Want proof? When Americans think of a European vacation the vast majority automatically rattle off the usual big-splash suspects of London, Paris, Rome, Amsterdam and Munich, the big city tours. When Greece and Spain come in to the conversation those destinations remain limited to Athens, Mykonos, Santorini, Barcelona, the Madrid region and possibly Ibiza/Mallorca. That's it. Their entire "foreign" experience summed up in to one or two destinations and whatever is within a day's drive or an hour's flight or sail from there. Oh how there is so much more!
For the sake of it just Google "British Holiday Companies" and see the endless list that pops up. Well established names like Thomson, Thomas Cook, Monarch and Direct Holidays. Pick any of their websites and just browse the destinations each one offers, many in competition with at least two or three other outfits and some including their own in-house air transportation. Thomson Holidays, for example, is affiliated with Thomsonfly, billed as the third largest airline in the United Kingdom.
A charter airline owned by a vacation company the third largest in the country? And where do they fly? Between the two sister companies there are listed seven destinations in Egypt alone, six in South Africa and 22 of the Greek Islands. Thomas Cook lists the entire country of Brazil as a destination but specifies 12 unique options in Bulgaria. Bulgaria? Not to be chintzy, Thomas Cook offers over 30 destinations in the United States, from Aspen to Cincinnati and Charleston to Portland.
The Europeans live in the big cities we want to visit so it makes sense they want to go someplace else, especially when we come to town! Spain IS Florida to most Brits, so long as it has an airport, some kind of accommodation to choose from and predictably bright and sunny weather with beaches and surf to enjoy they're all over it, from Sitges to Malaga, Alicante and back. Americans go to Egypt for the pyramids; the Europeans have already been so they hideaway by the sea at Sharm El-Sheikh, again soaking up the sun before heading north to home and the gloom of winter.
But back to Bodrum. Right by the Mediterranean, Bodrum offers a 13,000 seat amphitheater, a huge crusader era Castle of the Knights of St. John and the remnants of the Great Mausoleum, one of the seven ancient wonders of the world. All that plus sun and sand, too? Hell, few American vacation companies would even offer something this exotic and out of the way. American Express' website couldn't even spell B-o-d-r-u-m! The question is, how to get there on the cheap from this side of the Atlantic?
The airport code is "BJV" and airfare alone through Travelocity from Chicago for travel on July 1st and back on the 15th started at $2,111 round trip on Turkish Airlines with one 2.5 hour stopover in Istanbul. Expensive but far easier to get to than previously thought. To assuage any third-world visions of what this region of Turkey must be like, the airport is only 20 miles north of town, it opened a new international terminal in 2000, boasts a 9,500 ft. concrete runway and is served by some 40 different airlines!

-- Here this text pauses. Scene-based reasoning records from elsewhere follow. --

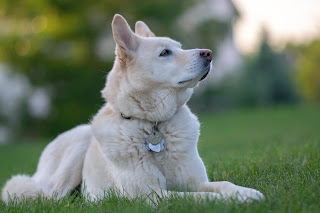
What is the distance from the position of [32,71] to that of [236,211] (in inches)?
578

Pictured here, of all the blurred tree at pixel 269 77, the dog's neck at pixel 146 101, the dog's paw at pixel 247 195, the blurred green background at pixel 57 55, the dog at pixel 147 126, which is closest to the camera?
the dog's paw at pixel 247 195

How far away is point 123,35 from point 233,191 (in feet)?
5.74

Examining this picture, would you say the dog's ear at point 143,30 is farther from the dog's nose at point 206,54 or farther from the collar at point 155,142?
the collar at point 155,142

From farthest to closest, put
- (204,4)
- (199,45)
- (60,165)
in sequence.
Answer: (204,4), (199,45), (60,165)

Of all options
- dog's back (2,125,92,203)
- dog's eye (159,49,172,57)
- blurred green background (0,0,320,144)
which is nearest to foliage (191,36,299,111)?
blurred green background (0,0,320,144)

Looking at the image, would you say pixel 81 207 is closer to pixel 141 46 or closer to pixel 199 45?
pixel 141 46

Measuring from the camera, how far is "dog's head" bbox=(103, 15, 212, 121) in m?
3.55

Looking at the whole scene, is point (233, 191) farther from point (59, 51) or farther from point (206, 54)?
point (59, 51)

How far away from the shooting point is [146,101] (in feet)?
11.7

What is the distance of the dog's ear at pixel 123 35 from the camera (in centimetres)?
355

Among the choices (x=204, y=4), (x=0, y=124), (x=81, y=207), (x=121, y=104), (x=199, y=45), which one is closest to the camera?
(x=81, y=207)

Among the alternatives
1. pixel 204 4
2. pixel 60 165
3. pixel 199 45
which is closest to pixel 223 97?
pixel 199 45

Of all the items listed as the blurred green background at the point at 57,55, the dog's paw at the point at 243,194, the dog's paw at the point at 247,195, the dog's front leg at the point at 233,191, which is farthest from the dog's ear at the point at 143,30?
the blurred green background at the point at 57,55

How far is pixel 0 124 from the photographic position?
15594 millimetres
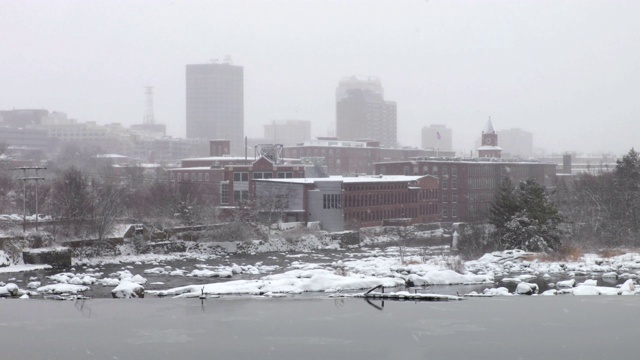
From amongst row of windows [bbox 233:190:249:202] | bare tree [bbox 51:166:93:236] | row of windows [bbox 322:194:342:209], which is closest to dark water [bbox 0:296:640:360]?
bare tree [bbox 51:166:93:236]

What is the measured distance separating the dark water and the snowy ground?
7.98 ft

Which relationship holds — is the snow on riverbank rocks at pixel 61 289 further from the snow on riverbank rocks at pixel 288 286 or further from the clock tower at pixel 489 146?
the clock tower at pixel 489 146

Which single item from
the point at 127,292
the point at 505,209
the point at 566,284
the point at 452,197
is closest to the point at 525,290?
the point at 566,284

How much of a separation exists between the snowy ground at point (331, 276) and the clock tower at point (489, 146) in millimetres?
66061

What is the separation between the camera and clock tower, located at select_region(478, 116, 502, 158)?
119125 mm

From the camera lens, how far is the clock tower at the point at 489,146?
391ft

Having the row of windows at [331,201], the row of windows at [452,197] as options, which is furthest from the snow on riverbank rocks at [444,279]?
the row of windows at [452,197]

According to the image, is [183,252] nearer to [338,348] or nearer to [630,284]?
[630,284]

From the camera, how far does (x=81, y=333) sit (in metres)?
24.7

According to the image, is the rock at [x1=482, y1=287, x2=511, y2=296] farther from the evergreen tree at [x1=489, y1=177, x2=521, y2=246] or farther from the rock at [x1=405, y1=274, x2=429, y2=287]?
the evergreen tree at [x1=489, y1=177, x2=521, y2=246]

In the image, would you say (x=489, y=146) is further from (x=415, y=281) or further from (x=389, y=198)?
(x=415, y=281)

By comparison, using the same days of travel, a roundtrip ticket from Chicago to London started at $878 on American Airlines. Searching Monarch Holidays from the UK, a seven-night Bodrum package including air leaving on July 3rd and returning to London on the 11th produced five pages of options ranging from $365 at the budget Delta Hotel to $1,750 per person at the top end Kempinski Barbaros Bay pictured above. That includes flights on Monarch Air, the house airline in operation since 1960 and offering Boeing and Airbus equipment to over 100 destinations worldwide, plus the hotel. Uh, and did you also notice the four extra days in London, too? Those hotel nights are not included but at the low end hotel choice the savings is still an amazing $868 over the Turkish Airlines fare alone.